Para birimi için şu ölçüleri isim olarak koymuştur: Ukkiye, dirhem, danik, kırat, miskal ve dinar. Bu birimlerin hepsi Rasul (u) zamanında bilinen ve meşhur olan birimlerdi. Halk, bu birimler ile muamelelerde bulunuyorlardı Peygamberin de bunları benimsemiş olduğu sabittir. Sahih hadislerde sabit olduğu gibi, bütün alış-veriş ve nikah muameleleri altın ve gümüşe göre yapılıyordu.
Gerek Peygamber (u)’in parayı altın ve gümüşe bağlamış olması, paraya taalluk eden zekatı altın ve gümüşe tahsis etmesi ve sınırlandırması, kambiyo ve diğer işlemlerin, sadece altın ve gümüşe hasredilmiş bulunması gibi hususların hepsi İslâm parasının altın ve gümüşten başka olmayacağına bir delil teşkil eder.
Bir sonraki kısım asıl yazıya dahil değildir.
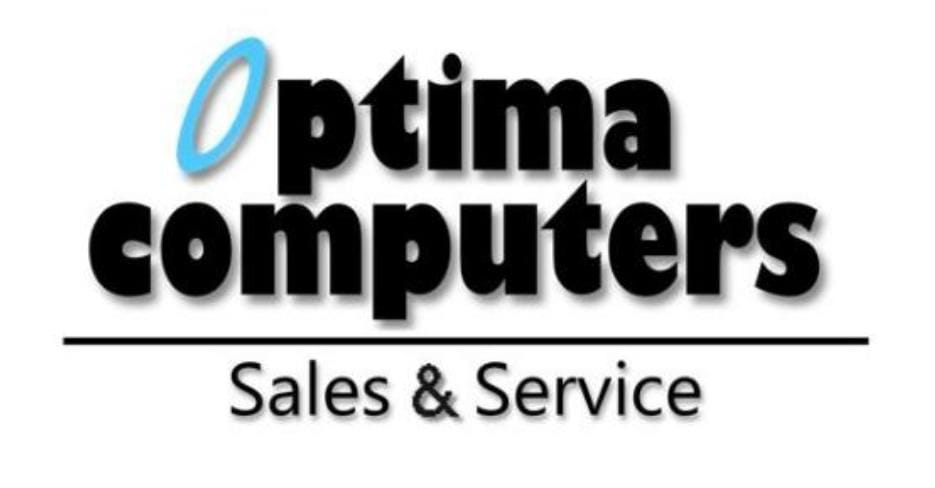 Optima Computers & Security Valanchery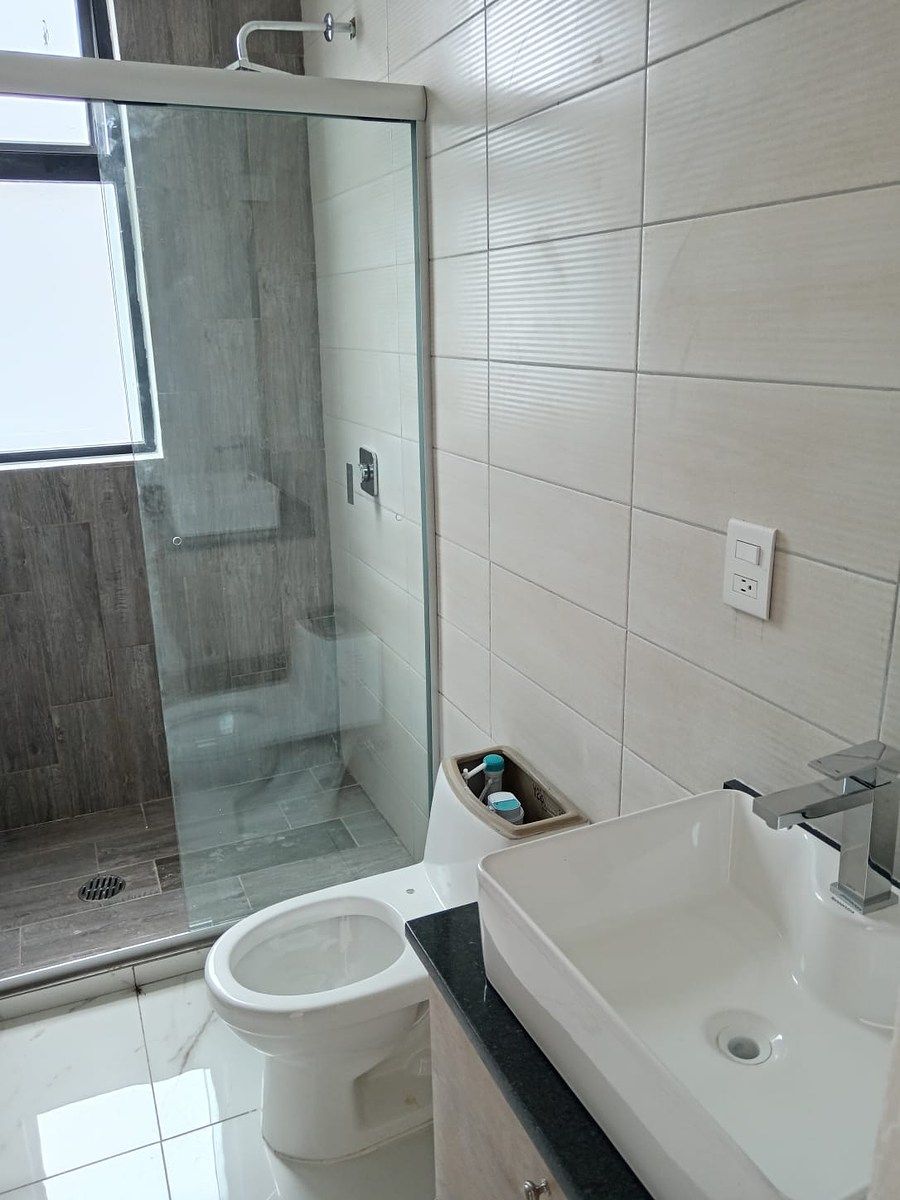 Casa en condominio en Coyula, Tonalá, foto 19 de 35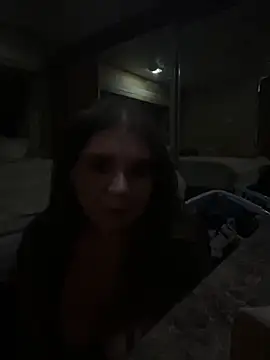 adventuresinsky online show from October 14, 7:33 am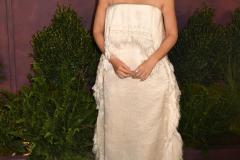710077951_olivia-6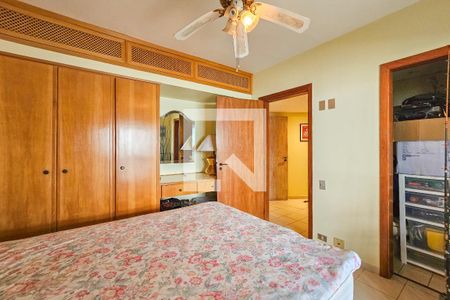 Apartamento para alugar com 500m², 4 quartos e 4 vagas Apartamento para alugar com 500m², 4 quartos e 4 vagasSuíte 1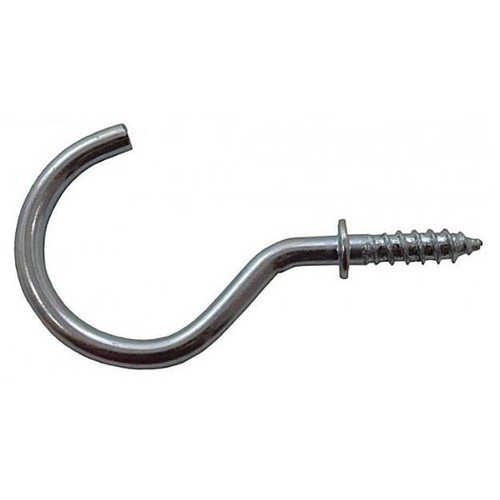 Hooks cup dresser l shaped - dresser,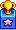 stardew-hero-trophy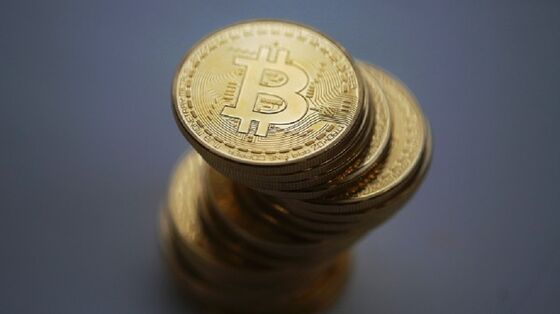 Bitcoin’s Surge Lacks Extreme Leverage That Powered Past Rallies
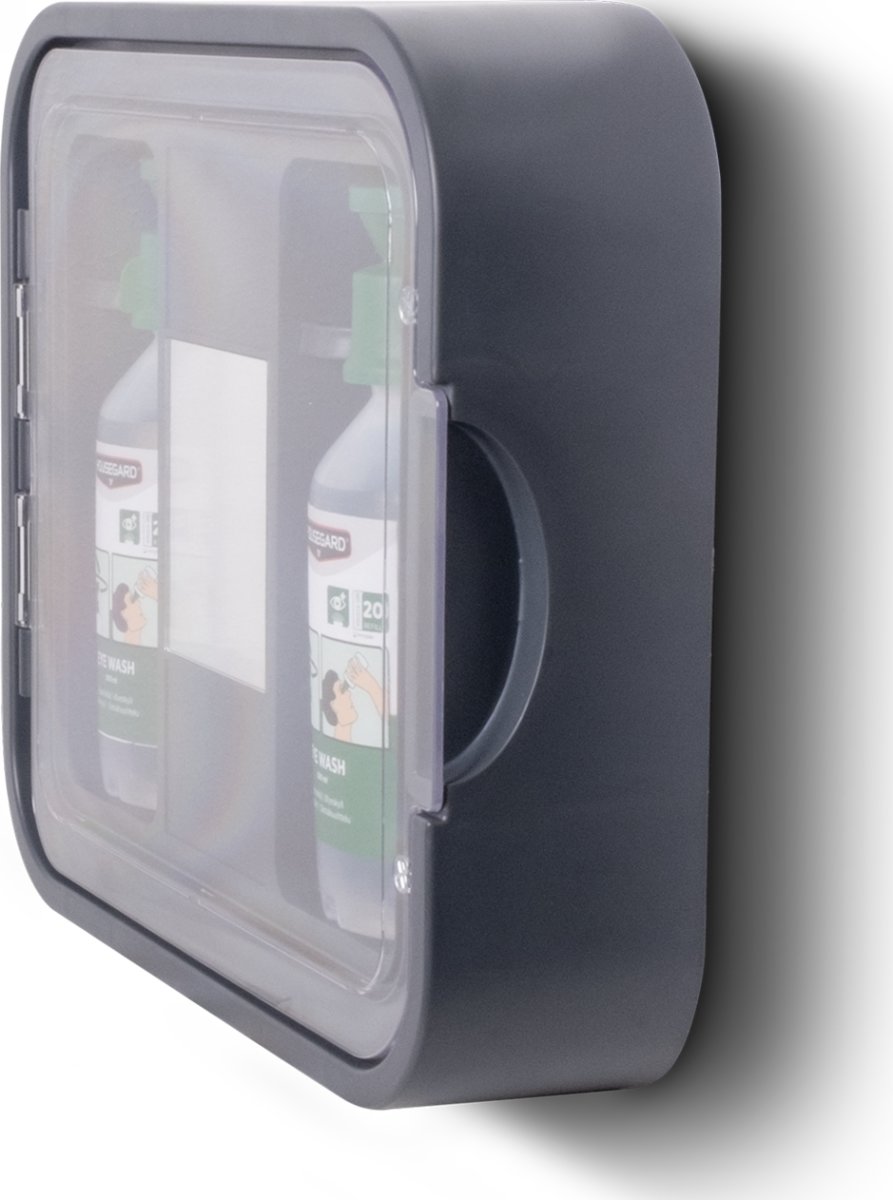 Housegard Ögonsköljstation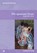 Die spontane Geste, Donald W. Winnicott - Paperback - 9783837933352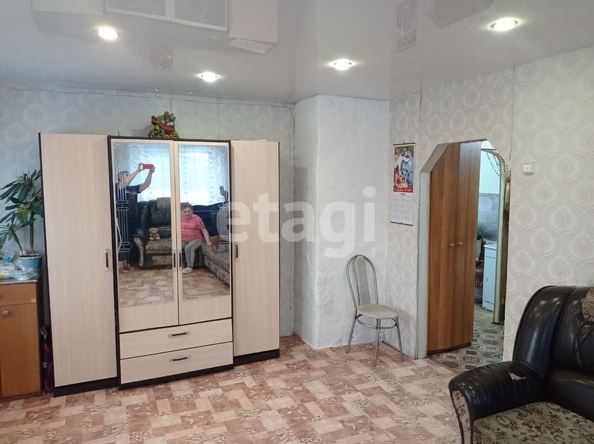 
  Продается дом 45.4 м². Фото 6.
Ancak şu husus açık olarak bilinmelidir: Devletin
çıkaracağı paranın, ancak altın ve gümüşten olmak şartıyla tek bir birim
halinde olmasını Şeriatın tayin etmiş olması, İslâm devletinin hakim olduğu
beldelerde yaşayan insanlar arasında vuku bulan mübadelelerin ancak altın ve
gümüş ile yapılabileceği başka herhangi bir para ile yapılamayacağı anlamına
gelmez. Yani, Şeriatın tek bir birim olarak, hakkında belli bir parayı tayin
ettiği hükümlerin icrası ancak bu para birimine göre yapılır. Mübadeleye
gelince; bu husus, şeriatın belirlediği gibi serbesttir. Serbestlik üzerinde
devam eder. Mübadelenin belli bir para birimi ile kayıtlanması, devlete helal
olmayacağı gibi, resmi para veya başka bir birim ile kayıt altına alınması da
devlete helal olmaz. Çünkü, böyle bir takyid, bir mübahı haram kılmak demektir.
Devletin, böyle bir işi yapması ne caiz olur ne de
helal. Ancak, devletin kendi resmi parasından başka, her hangi bir parayı,
hakimiyeti altında bulunan beldelerde serbest bırakması, kendi parası veya
maliyesine, yahut ekonomisine bir darbe olacaksa, “Harama
götüren vesileler de haramdır” kaidesinden hareket
ederek onu men eder. Bunun gibi devlet muayyen herhangi bir paranın, böyle bir
zarara vesile olduğunu görürse; “Mübah olan
şeyin fertlerinden herhangi bir ferdi bir zarara götürüyor ve ona vesile
oluyorsa, zarara vesile olan fert men edilir, o şey mübah olarak kalır” kaidesine göre hareket eder. Bu kaideyi devlet, kendi parasını dışa
ihraç veya yabancı paranın ithal ve ihracı hususlarını ülkenin içinde
uyguladığı muameleye göre tatbik eder.